## Stated task:
Reproduce every row below word for word, omitting the pictures.

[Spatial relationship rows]
= = = = = = =
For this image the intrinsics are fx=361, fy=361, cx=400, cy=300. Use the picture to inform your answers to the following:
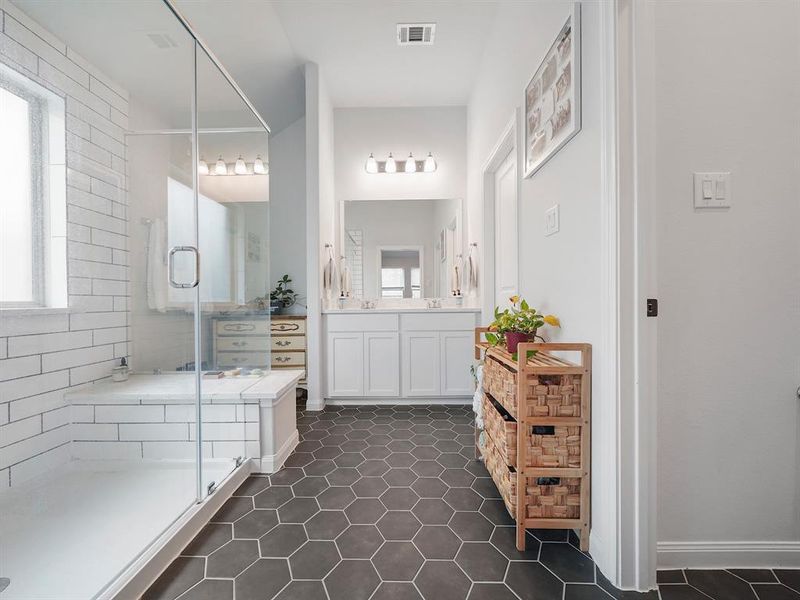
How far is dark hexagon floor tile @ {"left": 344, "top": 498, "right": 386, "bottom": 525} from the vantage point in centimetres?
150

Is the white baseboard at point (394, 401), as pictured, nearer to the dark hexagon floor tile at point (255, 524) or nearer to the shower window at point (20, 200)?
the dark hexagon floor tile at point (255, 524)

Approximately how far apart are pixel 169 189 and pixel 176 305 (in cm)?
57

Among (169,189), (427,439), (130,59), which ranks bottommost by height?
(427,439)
= = = = = = =
## Response to the task:
For this image the intrinsics are fx=361, fy=361, cx=400, cy=300. Use the picture to inform your answers to the following:
How far is dark hexagon floor tile @ {"left": 344, "top": 498, "right": 386, "bottom": 525} from the vantage point in centimetres?
150

Is the white baseboard at point (394, 401), as pictured, nearer to the dark hexagon floor tile at point (255, 524) or nearer to the shower window at point (20, 200)?
the dark hexagon floor tile at point (255, 524)

Approximately how far apart are pixel 169 189 and pixel 176 305 (in cm)?
57

Among (169,189), (427,439), (130,59), which ranks bottommost by height?
(427,439)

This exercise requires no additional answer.